Combien êtes-vous exposé aux pesticides? L’association toulousaine Solagro a publié cette semaine une carte détaillant les régions les plus touchées par les pesticides. En 24 heures, il a été consulté plus de 40 000 fois.
Spécialisée dans les bons plans et la transition environnementale, Solagro a mobilisé trois personnes en trois mois pour réaliser cette carte.
Celui-ci évalue le niveau moyen d’utilisation des produits phytosanitaires dans les cultures par les communes pour l’ensemble du territoire de la capitale.
Solagro dévoile aujourd’hui sa carte de l’utilisation des #pesticides sur les terres agricoles par les communes. https://t.co/yGuDtLSftQ
Soyez le premier à rechercher ces données. pic.twitter.com/cfwlHcam7b
— Solagro (@Solagro_asso) 22 juin 2022
Quelle couleur pour votre ville ?
La carte (disponible à partir de ce lien) donne un aperçu rapide des pratiques agricoles dans la région. La fonction de recherche permet de visualiser plus facilement la situation dans une commune.

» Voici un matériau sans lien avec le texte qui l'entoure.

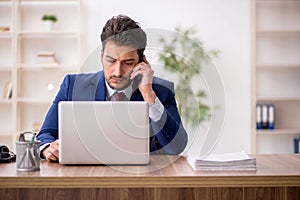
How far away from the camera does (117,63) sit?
7.88ft

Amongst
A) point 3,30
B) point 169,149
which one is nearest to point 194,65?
point 3,30

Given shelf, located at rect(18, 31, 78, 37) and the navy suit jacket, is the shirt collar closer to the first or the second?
the navy suit jacket

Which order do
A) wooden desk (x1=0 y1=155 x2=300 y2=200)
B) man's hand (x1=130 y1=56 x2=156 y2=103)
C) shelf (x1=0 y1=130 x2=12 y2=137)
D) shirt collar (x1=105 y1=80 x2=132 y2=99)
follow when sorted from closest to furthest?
wooden desk (x1=0 y1=155 x2=300 y2=200), man's hand (x1=130 y1=56 x2=156 y2=103), shirt collar (x1=105 y1=80 x2=132 y2=99), shelf (x1=0 y1=130 x2=12 y2=137)

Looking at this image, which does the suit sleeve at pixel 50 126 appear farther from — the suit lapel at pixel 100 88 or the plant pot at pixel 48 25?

Sans surprise, le cœur de l’Ile de France, qui compte très peu de terres agricoles, est relativement épargné quand les terres à vignes ou à céréales (nord de la France, sud-ouest…) sont classées en rouge, voire violet.
Cette couleur est déterminée par l’IFT (indice de fréquence de traitement, c’est-à-dire le nombre de traitements phytosanitaires pour différentes cultures : céréales, viticulture, maraîchage et menuiserie).
Capture d’écran Solagro
A Banyuls-sur-Mer (Pyrénées-Orientales), par exemple, où la vigne est cultivée sur des terrasses escarpées en pleine montagne – rendant parfois difficile le passage au bio – l’IFT moyen se situe entre 5,36 et 10. En Aquitaine, les rendements élevés exigent qu’ils dépassent 10 …
Changer les politiques publiques
Le calcul a été effectué grâce à des croisements avec différentes sources officielles, telles que des informations municipales, des études du ministère de l’agriculture sur les pratiques agricoles, des déclarations d’agriculteurs bénéficiaires de la PAC et la base de données de l’Agence bio.
L’idée pour Solagro n’est pas de stigmatiser les agriculteurs qui utilisent des pesticides, comme elle l’a confié à France 3 Occitanie. Mais de faire preuve de plus de transparence “pour que la politique évolue dans le bon sens”.
“On devait réduire de 50% l’usage des pesticides en 2018, on l’a augmenté de 15%, donc on a repoussé l’échéance à 2025. On a des politiques publiques qui ne sont pas efficaces”, explique Philippe Pointero, délégué au développement et agronome chez Solagro, dans France 3 Occitanie.